====== Data supplied
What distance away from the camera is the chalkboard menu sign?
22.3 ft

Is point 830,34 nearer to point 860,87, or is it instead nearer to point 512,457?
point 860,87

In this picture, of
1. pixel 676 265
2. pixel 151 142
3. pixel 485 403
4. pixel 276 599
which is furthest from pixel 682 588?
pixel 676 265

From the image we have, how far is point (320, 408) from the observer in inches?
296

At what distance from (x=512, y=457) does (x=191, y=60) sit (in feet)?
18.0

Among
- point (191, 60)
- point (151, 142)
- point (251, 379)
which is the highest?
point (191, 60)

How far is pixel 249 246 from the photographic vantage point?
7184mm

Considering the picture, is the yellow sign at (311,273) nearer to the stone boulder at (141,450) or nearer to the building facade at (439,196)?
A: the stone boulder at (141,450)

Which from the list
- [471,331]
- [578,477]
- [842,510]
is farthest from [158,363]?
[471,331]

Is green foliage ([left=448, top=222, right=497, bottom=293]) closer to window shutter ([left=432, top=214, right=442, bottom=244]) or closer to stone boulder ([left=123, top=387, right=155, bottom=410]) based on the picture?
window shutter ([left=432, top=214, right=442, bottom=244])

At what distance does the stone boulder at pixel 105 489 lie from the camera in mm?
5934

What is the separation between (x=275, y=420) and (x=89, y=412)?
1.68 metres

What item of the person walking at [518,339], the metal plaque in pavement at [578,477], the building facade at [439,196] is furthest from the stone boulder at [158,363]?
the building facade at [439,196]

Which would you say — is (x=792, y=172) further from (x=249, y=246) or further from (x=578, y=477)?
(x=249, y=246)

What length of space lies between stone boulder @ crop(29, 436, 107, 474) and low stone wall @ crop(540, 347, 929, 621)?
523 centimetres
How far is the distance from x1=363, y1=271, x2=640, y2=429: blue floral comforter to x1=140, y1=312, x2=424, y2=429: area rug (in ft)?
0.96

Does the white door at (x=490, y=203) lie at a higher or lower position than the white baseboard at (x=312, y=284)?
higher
============
Rewrite the records from the line with "How far is the" through the end, substituting "floor rug" for "area rug" and leaving everything else unchanged.

▸ Finished task
How far is the distance from x1=363, y1=271, x2=640, y2=429: blue floral comforter to x1=140, y1=312, x2=424, y2=429: floor rug (in ft)?
0.96

Does the white door at (x=490, y=203) lie at a higher or lower position than the white baseboard at (x=312, y=284)?
higher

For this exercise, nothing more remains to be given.